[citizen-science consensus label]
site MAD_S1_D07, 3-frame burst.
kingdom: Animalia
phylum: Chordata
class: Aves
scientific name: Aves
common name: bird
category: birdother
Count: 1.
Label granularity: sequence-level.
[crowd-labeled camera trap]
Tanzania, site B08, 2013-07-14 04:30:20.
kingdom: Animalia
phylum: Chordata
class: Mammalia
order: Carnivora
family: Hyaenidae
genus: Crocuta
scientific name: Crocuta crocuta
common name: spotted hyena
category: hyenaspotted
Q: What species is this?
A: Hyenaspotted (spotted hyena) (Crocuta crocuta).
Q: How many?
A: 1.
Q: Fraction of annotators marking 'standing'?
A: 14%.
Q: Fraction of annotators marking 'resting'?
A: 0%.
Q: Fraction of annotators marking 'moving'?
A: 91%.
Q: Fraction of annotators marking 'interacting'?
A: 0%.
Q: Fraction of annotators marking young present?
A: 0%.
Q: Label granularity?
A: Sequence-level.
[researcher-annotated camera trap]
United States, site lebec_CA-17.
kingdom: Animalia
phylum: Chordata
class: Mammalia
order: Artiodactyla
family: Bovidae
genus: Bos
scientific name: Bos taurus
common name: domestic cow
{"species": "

* _TRY IT_: Transcribe the material above in full, keeping every word.

* _ANSWER SECTION_:
[citizen-science consensus label]
site MAD_S1_D07, 3-frame burst.
kingdom: Animalia
phylum: Chordata
class: Aves
scientific name: Aves
common name: bird
category: birdother
Count: 1.
Label granularity: sequence-level.
[crowd-labeled camera trap]
Tanzania, site B08, 2013-07-14 04:30:20.
kingdom: Animalia
phylum: Chordata
class: Mammalia
order: Carnivora
family: Hyaenidae
genus: Crocuta
scientific name: Crocuta crocuta
common name: spotted hyena
category: hyenaspotted
Q: What species is this?
A: Hyenaspotted (spotted hyena) (Crocuta crocuta).
Q: How many?
A: 1.
Q: Fraction of annotators marking 'standing'?
A: 14%.
Q: Fraction of annotators marking 'resting'?
A: 0%.
Q: Fraction of annotators marking 'moving'?
A: 91%.
Q: Fraction of annotators marking 'interacting'?
A: 0%.
Q: Fraction of annotators marking young present?
A: 0%.
Q: Label granularity?
A: Sequence-level.
[researcher-annotated camera trap]
United States, site lebec_CA-17.
kingdom: Animalia
phylum: Chordata
class: Mammalia
order: Artiodactyla
family: Bovidae
genus: Bos
scientific name: Bos taurus
common name: domestic cow
{"species": "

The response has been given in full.